**Exercise aim**
Without changing a single character, write out every record below.

*** Block opens ***

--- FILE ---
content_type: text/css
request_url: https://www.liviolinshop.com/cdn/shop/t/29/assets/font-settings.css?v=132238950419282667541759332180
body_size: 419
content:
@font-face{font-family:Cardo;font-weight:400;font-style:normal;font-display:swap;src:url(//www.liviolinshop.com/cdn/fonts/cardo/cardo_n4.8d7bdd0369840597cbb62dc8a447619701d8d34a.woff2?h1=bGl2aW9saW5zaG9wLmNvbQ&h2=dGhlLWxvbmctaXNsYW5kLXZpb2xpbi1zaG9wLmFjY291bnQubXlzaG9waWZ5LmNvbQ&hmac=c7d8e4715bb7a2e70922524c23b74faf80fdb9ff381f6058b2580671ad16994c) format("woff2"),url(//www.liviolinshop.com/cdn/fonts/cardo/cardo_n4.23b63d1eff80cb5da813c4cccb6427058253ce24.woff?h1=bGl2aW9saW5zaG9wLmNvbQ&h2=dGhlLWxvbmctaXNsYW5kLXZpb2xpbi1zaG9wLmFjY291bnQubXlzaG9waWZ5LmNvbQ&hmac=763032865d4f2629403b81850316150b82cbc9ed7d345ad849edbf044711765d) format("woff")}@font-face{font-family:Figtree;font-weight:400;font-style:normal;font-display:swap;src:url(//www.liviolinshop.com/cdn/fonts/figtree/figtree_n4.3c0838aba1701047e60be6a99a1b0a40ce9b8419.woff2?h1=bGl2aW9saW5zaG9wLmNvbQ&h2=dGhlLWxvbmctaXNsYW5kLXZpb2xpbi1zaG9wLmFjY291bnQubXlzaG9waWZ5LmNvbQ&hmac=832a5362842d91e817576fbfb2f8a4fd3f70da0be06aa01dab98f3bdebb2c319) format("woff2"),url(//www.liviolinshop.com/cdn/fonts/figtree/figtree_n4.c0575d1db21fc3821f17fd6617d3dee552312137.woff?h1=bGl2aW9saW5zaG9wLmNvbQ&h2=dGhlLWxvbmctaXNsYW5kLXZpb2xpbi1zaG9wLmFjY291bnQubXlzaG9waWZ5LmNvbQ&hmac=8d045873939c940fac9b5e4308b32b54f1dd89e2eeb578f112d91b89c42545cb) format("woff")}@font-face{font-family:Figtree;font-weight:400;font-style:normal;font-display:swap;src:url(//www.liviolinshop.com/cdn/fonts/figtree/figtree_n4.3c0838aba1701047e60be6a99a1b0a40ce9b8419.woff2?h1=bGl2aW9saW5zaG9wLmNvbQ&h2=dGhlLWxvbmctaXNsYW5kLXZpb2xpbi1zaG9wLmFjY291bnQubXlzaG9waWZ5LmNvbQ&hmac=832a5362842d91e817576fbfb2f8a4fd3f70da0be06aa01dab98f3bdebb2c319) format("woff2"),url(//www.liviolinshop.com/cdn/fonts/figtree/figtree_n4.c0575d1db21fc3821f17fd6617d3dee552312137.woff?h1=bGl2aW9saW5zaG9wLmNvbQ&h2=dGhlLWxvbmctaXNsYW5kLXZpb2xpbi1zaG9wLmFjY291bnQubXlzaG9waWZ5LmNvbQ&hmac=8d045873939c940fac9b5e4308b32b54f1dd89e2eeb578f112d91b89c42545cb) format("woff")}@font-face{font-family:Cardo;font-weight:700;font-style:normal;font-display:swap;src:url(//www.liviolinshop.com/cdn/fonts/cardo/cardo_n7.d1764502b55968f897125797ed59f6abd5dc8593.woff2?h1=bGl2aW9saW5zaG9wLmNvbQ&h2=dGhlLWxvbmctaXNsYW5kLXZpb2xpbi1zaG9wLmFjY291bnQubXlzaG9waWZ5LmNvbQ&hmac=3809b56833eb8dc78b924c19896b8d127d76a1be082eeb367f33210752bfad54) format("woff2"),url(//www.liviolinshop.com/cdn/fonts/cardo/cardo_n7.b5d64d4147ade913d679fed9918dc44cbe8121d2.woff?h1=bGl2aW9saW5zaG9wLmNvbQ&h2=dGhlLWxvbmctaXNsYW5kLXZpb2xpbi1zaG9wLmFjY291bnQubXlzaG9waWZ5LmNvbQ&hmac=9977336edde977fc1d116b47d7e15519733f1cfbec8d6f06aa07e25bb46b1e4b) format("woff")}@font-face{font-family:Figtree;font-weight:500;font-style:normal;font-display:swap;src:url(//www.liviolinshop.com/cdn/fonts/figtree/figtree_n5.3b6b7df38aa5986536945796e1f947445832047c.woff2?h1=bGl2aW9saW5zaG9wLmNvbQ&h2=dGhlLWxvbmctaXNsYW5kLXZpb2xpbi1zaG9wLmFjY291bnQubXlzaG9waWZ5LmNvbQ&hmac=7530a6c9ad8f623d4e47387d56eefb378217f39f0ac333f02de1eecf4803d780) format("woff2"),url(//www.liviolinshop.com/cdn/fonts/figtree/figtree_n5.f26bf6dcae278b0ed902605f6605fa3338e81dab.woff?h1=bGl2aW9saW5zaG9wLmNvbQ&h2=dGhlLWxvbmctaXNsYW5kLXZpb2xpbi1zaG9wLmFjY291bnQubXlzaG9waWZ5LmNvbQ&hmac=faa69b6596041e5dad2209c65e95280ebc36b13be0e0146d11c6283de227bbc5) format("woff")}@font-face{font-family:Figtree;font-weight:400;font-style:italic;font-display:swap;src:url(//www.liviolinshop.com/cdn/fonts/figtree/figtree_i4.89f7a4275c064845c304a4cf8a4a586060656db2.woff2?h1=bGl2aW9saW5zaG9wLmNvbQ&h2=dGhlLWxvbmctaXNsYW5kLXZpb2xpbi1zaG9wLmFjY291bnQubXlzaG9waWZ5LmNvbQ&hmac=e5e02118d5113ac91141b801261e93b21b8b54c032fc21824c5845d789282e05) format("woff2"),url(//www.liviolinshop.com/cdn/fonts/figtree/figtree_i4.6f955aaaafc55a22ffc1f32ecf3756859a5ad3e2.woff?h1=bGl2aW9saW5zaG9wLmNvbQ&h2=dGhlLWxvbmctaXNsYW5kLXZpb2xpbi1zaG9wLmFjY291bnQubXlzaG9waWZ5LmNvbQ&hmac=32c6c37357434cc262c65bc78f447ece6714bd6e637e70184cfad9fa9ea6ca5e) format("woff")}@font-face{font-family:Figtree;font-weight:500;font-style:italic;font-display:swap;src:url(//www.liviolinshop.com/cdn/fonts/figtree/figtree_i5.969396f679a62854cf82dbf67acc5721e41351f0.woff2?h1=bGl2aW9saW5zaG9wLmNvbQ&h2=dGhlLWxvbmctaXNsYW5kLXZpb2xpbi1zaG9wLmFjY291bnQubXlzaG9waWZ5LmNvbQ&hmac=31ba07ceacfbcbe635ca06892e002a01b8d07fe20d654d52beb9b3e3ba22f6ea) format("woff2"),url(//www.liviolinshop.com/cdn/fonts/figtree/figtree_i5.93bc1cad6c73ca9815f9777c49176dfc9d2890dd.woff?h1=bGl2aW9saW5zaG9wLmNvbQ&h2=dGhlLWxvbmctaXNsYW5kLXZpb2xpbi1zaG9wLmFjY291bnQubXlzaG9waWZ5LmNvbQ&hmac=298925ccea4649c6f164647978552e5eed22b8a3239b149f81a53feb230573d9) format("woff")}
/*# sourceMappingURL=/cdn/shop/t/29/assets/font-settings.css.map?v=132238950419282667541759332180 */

*** Block closes ***

**Output of the exercise**
--- FILE ---
content_type: text/css
request_url: https://www.liviolinshop.com/cdn/shop/t/29/assets/font-settings.css?v=132238950419282667541759332180
body_size: 419
content:
@font-face{font-family:Cardo;font-weight:400;font-style:normal;font-display:swap;src:url(//www.liviolinshop.com/cdn/fonts/cardo/cardo_n4.8d7bdd0369840597cbb62dc8a447619701d8d34a.woff2?h1=bGl2aW9saW5zaG9wLmNvbQ&h2=dGhlLWxvbmctaXNsYW5kLXZpb2xpbi1zaG9wLmFjY291bnQubXlzaG9waWZ5LmNvbQ&hmac=c7d8e4715bb7a2e70922524c23b74faf80fdb9ff381f6058b2580671ad16994c) format("woff2"),url(//www.liviolinshop.com/cdn/fonts/cardo/cardo_n4.23b63d1eff80cb5da813c4cccb6427058253ce24.woff?h1=bGl2aW9saW5zaG9wLmNvbQ&h2=dGhlLWxvbmctaXNsYW5kLXZpb2xpbi1zaG9wLmFjY291bnQubXlzaG9waWZ5LmNvbQ&hmac=763032865d4f2629403b81850316150b82cbc9ed7d345ad849edbf044711765d) format("woff")}@font-face{font-family:Figtree;font-weight:400;font-style:normal;font-display:swap;src:url(//www.liviolinshop.com/cdn/fonts/figtree/figtree_n4.3c0838aba1701047e60be6a99a1b0a40ce9b8419.woff2?h1=bGl2aW9saW5zaG9wLmNvbQ&h2=dGhlLWxvbmctaXNsYW5kLXZpb2xpbi1zaG9wLmFjY291bnQubXlzaG9waWZ5LmNvbQ&hmac=832a5362842d91e817576fbfb2f8a4fd3f70da0be06aa01dab98f3bdebb2c319) format("woff2"),url(//www.liviolinshop.com/cdn/fonts/figtree/figtree_n4.c0575d1db21fc3821f17fd6617d3dee552312137.woff?h1=bGl2aW9saW5zaG9wLmNvbQ&h2=dGhlLWxvbmctaXNsYW5kLXZpb2xpbi1zaG9wLmFjY291bnQubXlzaG9waWZ5LmNvbQ&hmac=8d045873939c940fac9b5e4308b32b54f1dd89e2eeb578f112d91b89c42545cb) format("woff")}@font-face{font-family:Figtree;font-weight:400;font-style:normal;font-display:swap;src:url(//www.liviolinshop.com/cdn/fonts/figtree/figtree_n4.3c0838aba1701047e60be6a99a1b0a40ce9b8419.woff2?h1=bGl2aW9saW5zaG9wLmNvbQ&h2=dGhlLWxvbmctaXNsYW5kLXZpb2xpbi1zaG9wLmFjY291bnQubXlzaG9waWZ5LmNvbQ&hmac=832a5362842d91e817576fbfb2f8a4fd3f70da0be06aa01dab98f3bdebb2c319) format("woff2"),url(//www.liviolinshop.com/cdn/fonts/figtree/figtree_n4.c0575d1db21fc3821f17fd6617d3dee552312137.woff?h1=bGl2aW9saW5zaG9wLmNvbQ&h2=dGhlLWxvbmctaXNsYW5kLXZpb2xpbi1zaG9wLmFjY291bnQubXlzaG9waWZ5LmNvbQ&hmac=8d045873939c940fac9b5e4308b32b54f1dd89e2eeb578f112d91b89c42545cb) format("woff")}@font-face{font-family:Cardo;font-weight:700;font-style:normal;font-display:swap;src:url(//www.liviolinshop.com/cdn/fonts/cardo/cardo_n7.d1764502b55968f897125797ed59f6abd5dc8593.woff2?h1=bGl2aW9saW5zaG9wLmNvbQ&h2=dGhlLWxvbmctaXNsYW5kLXZpb2xpbi1zaG9wLmFjY291bnQubXlzaG9waWZ5LmNvbQ&hmac=3809b56833eb8dc78b924c19896b8d127d76a1be082eeb367f33210752bfad54) format("woff2"),url(//www.liviolinshop.com/cdn/fonts/cardo/cardo_n7.b5d64d4147ade913d679fed9918dc44cbe8121d2.woff?h1=bGl2aW9saW5zaG9wLmNvbQ&h2=dGhlLWxvbmctaXNsYW5kLXZpb2xpbi1zaG9wLmFjY291bnQubXlzaG9waWZ5LmNvbQ&hmac=9977336edde977fc1d116b47d7e15519733f1cfbec8d6f06aa07e25bb46b1e4b) format("woff")}@font-face{font-family:Figtree;font-weight:500;font-style:normal;font-display:swap;src:url(//www.liviolinshop.com/cdn/fonts/figtree/figtree_n5.3b6b7df38aa5986536945796e1f947445832047c.woff2?h1=bGl2aW9saW5zaG9wLmNvbQ&h2=dGhlLWxvbmctaXNsYW5kLXZpb2xpbi1zaG9wLmFjY291bnQubXlzaG9waWZ5LmNvbQ&hmac=7530a6c9ad8f623d4e47387d56eefb378217f39f0ac333f02de1eecf4803d780) format("woff2"),url(//www.liviolinshop.com/cdn/fonts/figtree/figtree_n5.f26bf6dcae278b0ed902605f6605fa3338e81dab.woff?h1=bGl2aW9saW5zaG9wLmNvbQ&h2=dGhlLWxvbmctaXNsYW5kLXZpb2xpbi1zaG9wLmFjY291bnQubXlzaG9waWZ5LmNvbQ&hmac=faa69b6596041e5dad2209c65e95280ebc36b13be0e0146d11c6283de227bbc5) format("woff")}@font-face{font-family:Figtree;font-weight:400;font-style:italic;font-display:swap;src:url(//www.liviolinshop.com/cdn/fonts/figtree/figtree_i4.89f7a4275c064845c304a4cf8a4a586060656db2.woff2?h1=bGl2aW9saW5zaG9wLmNvbQ&h2=dGhlLWxvbmctaXNsYW5kLXZpb2xpbi1zaG9wLmFjY291bnQubXlzaG9waWZ5LmNvbQ&hmac=e5e02118d5113ac91141b801261e93b21b8b54c032fc21824c5845d789282e05) format("woff2"),url(//www.liviolinshop.com/cdn/fonts/figtree/figtree_i4.6f955aaaafc55a22ffc1f32ecf3756859a5ad3e2.woff?h1=bGl2aW9saW5zaG9wLmNvbQ&h2=dGhlLWxvbmctaXNsYW5kLXZpb2xpbi1zaG9wLmFjY291bnQubXlzaG9waWZ5LmNvbQ&hmac=32c6c37357434cc262c65bc78f447ece6714bd6e637e70184cfad9fa9ea6ca5e) format("woff")}@font-face{font-family:Figtree;font-weight:500;font-style:italic;font-display:swap;src:url(//www.liviolinshop.com/cdn/fonts/figtree/figtree_i5.969396f679a62854cf82dbf67acc5721e41351f0.woff2?h1=bGl2aW9saW5zaG9wLmNvbQ&h2=dGhlLWxvbmctaXNsYW5kLXZpb2xpbi1zaG9wLmFjY291bnQubXlzaG9waWZ5LmNvbQ&hmac=31ba07ceacfbcbe635ca06892e002a01b8d07fe20d654d52beb9b3e3ba22f6ea) format("woff2"),url(//www.liviolinshop.com/cdn/fonts/figtree/figtree_i5.93bc1cad6c73ca9815f9777c49176dfc9d2890dd.woff?h1=bGl2aW9saW5zaG9wLmNvbQ&h2=dGhlLWxvbmctaXNsYW5kLXZpb2xpbi1zaG9wLmFjY291bnQubXlzaG9waWZ5LmNvbQ&hmac=298925ccea4649c6f164647978552e5eed22b8a3239b149f81a53feb230573d9) format("woff")}
/*# sourceMappingURL=/cdn/shop/t/29/assets/font-settings.css.map?v=132238950419282667541759332180 */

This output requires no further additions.